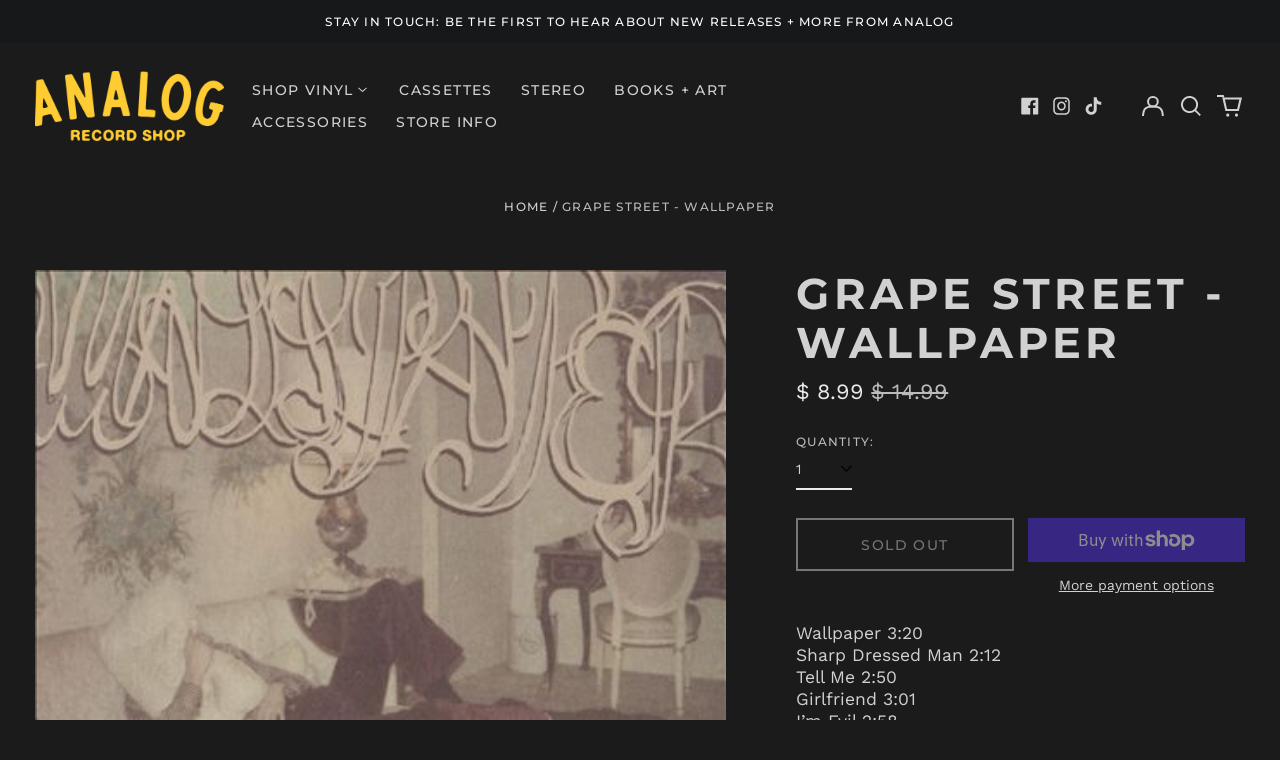

--- FILE ---
content_type: text/html; charset=utf-8
request_url: https://www.analogrecordshop.com//variants/43130313015496/?section_id=store-availability
body_size: 40
content:
<div id="shopify-section-store-availability" class="shopify-section"><script type="application/json" data-availability-json>{
    "variant": 43130313015496,
    
      "availability": {
        "closest_location": {
          "available": false,
          "pickup_text": "Pickup currently unavailable at <strong>Tustin</strong>",
          "pickup_time": "Usually ready in 2 hours",
          "modal_text": "Check availability at other stores"
        },
        "list": [
          {
              "available": false,
              "name": "Tustin",
              "text": "Pickup currently unavailable",
              "address": "<p>12872 Newport Ave<br>Tustin CA 92780<br>United States</p>",
              "phone": "7142657533"
            }
          
        ]
      }
    
  }
</script>
</div>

----------

Your objective:
Lines from the one containing "content_type: text/html; charset=utf-8" through the last line of the records, both included, are the only ones to print, each exactly as it is.

Task output:
content_type: text/html; charset=utf-8
request_url: https://www.analogrecordshop.com//variants/43130313015496/?section_id=store-availability
body_size: 40
content:
<div id="shopify-section-store-availability" class="shopify-section"><script type="application/json" data-availability-json>{
    "variant": 43130313015496,
    
      "availability": {
        "closest_location": {
          "available": false,
          "pickup_text": "Pickup currently unavailable at <strong>Tustin</strong>",
          "pickup_time": "Usually ready in 2 hours",
          "modal_text": "Check availability at other stores"
        },
        "list": [
          {
              "available": false,
              "name": "Tustin",
              "text": "Pickup currently unavailable",
              "address": "<p>12872 Newport Ave<br>Tustin CA 92780<br>United States</p>",
              "phone": "7142657533"
            }
          
        ]
      }
    
  }
</script>
</div>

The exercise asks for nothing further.